### Excerpted passage

_ _ _

Thomson had lock on riding in 2013
There’s a political divide in Gallagher’s Canyon — between areas that strongly supported the Liberals during the last B.C. election and areas that supported the Liberals even more strongly.
In the eastern half of the upscale Kelowna neighbourhood located around a golf course, residents voted 80 per cent in favour of the Liberals in the 2013 provincial election.
Support for the Liberals was even more enthusiastic in the western half of Gallagher’s Canyon, where 84 per cent of residents cast their vote for the governing party.
There were 155 polling areas within the riding of KelownaMission at the last election, and the Liberals won all but 12 of them. That level of support shows just how hard it will be on May 9 for NDP challenger Harwinder Sandhu to dislodge incumbent Liberal Steve Thomson.

_ _ _

### Work instruction
In the article on Liberal support in Kelowna, restate the paragraph beginning "Support for the Liberals was even more enthusiastic" in a single shorter sentence that keeps its main facts. Rely solely on the article above.

### Material provided

_ _ _

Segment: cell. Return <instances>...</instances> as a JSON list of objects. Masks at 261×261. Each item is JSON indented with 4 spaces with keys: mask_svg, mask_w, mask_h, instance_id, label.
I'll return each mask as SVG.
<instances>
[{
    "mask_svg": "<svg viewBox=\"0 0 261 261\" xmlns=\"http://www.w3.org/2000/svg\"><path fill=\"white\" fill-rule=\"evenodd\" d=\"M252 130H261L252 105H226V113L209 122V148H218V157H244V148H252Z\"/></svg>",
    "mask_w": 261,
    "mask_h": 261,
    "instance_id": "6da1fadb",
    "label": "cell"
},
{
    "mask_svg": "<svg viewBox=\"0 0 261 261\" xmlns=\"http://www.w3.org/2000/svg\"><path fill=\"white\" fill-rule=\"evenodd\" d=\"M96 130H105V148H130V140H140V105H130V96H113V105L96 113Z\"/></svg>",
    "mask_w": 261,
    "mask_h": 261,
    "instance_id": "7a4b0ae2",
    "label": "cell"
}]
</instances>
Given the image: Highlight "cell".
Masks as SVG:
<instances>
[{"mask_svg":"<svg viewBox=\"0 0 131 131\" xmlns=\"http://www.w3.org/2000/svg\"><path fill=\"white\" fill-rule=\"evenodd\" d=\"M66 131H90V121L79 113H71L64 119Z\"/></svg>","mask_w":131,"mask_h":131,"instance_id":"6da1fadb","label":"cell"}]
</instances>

_ _ _

### Solved exercise
Liberal support was even stronger in western Gallagher's Canyon, where 84% of residents voted for the governing party.